* Goal of the exercise *
Return verbatim the lines that run from the one holding "kingdom: Animalia" to the end of the listing, both ends included, without the pictures.

* Dataset entries *
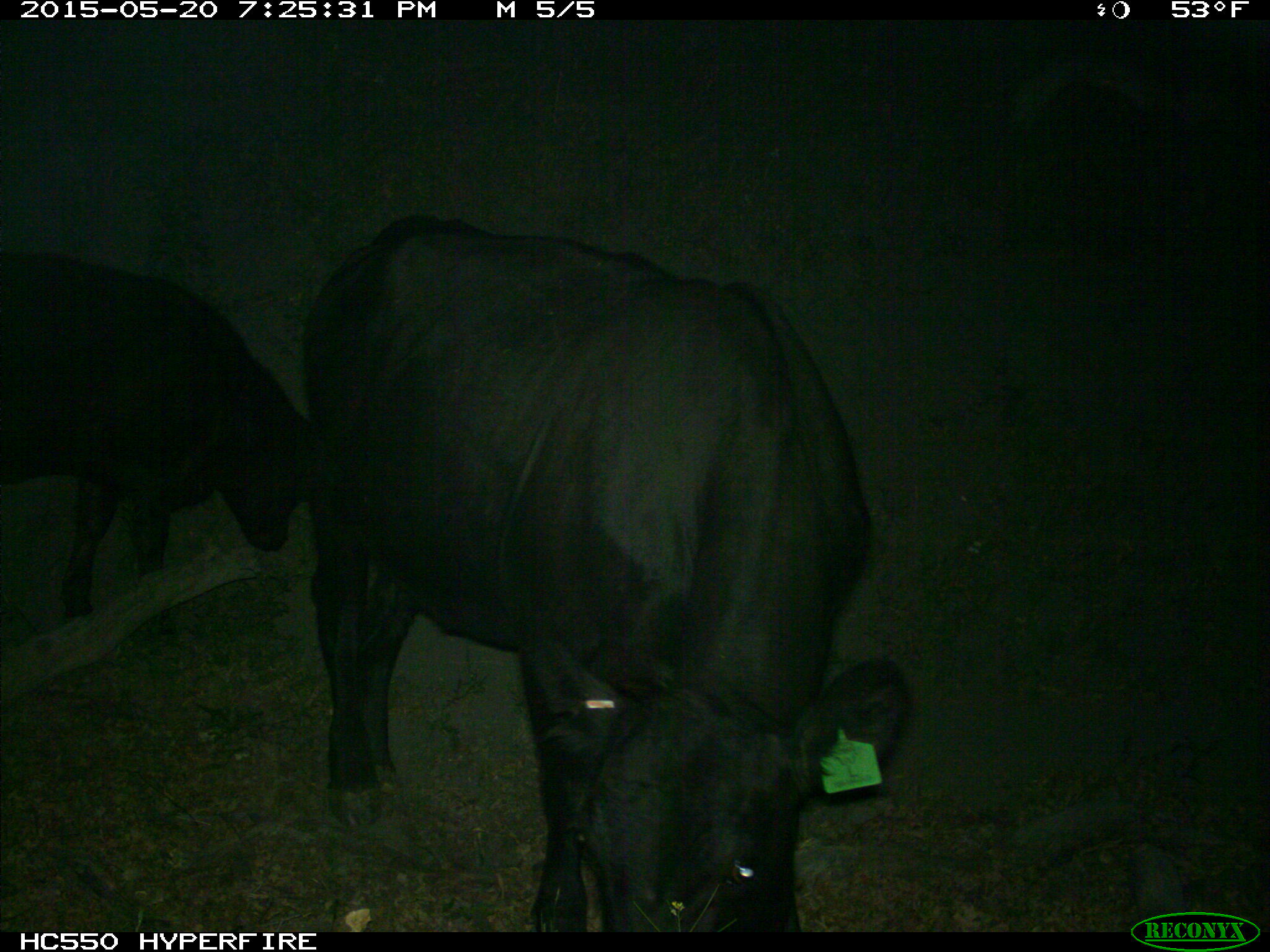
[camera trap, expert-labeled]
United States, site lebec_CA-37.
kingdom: Animalia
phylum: Chordata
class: Mammalia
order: Artiodactyla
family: Bovidae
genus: Bos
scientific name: Bos taurus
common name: domestic cow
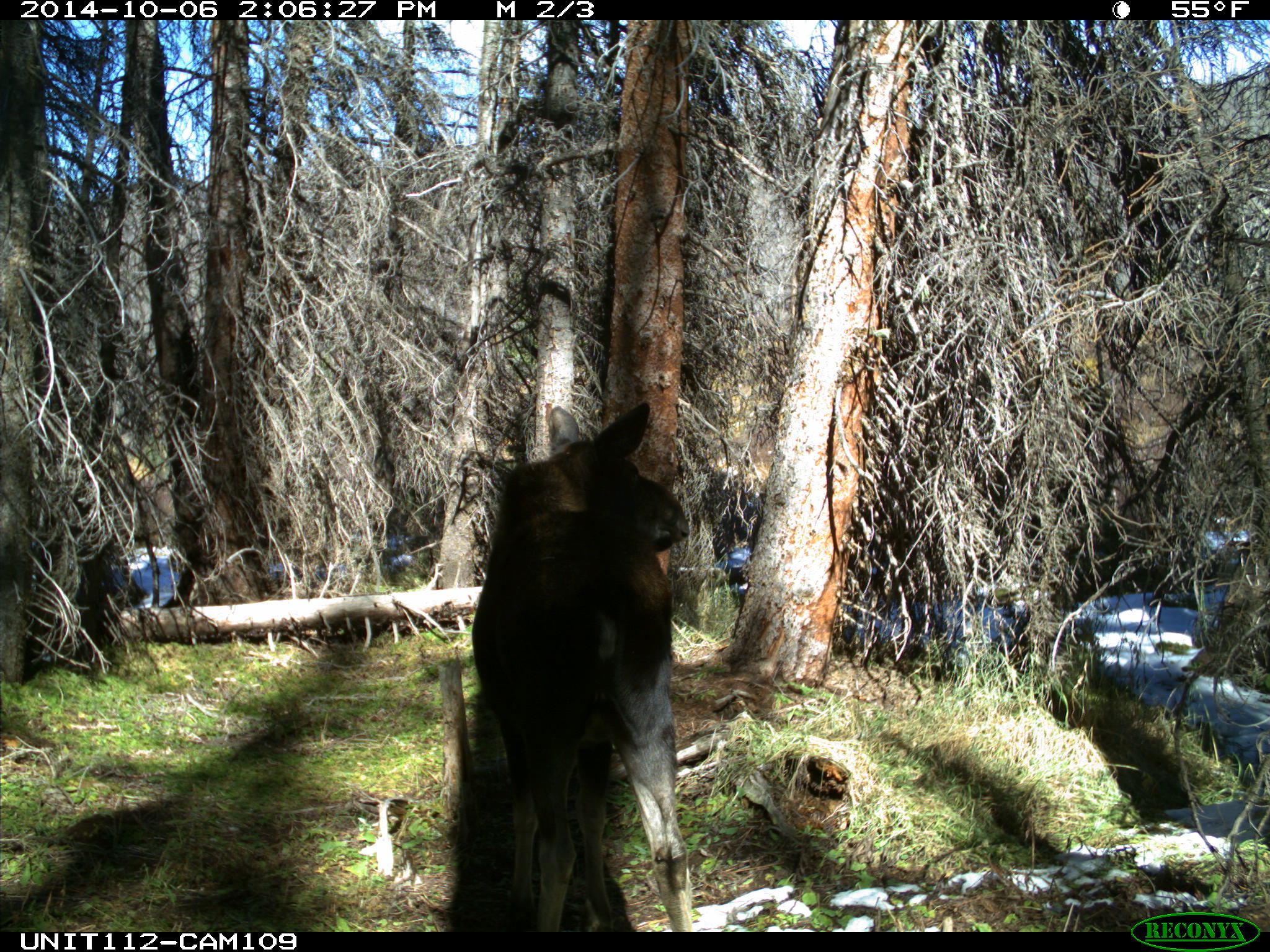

* Problem solution *
kingdom: Animalia
phylum: Chordata
class: Mammalia
order: Artiodactyla
family: Bovidae
genus: Bos
scientific name: Bos taurus
common name: domestic cow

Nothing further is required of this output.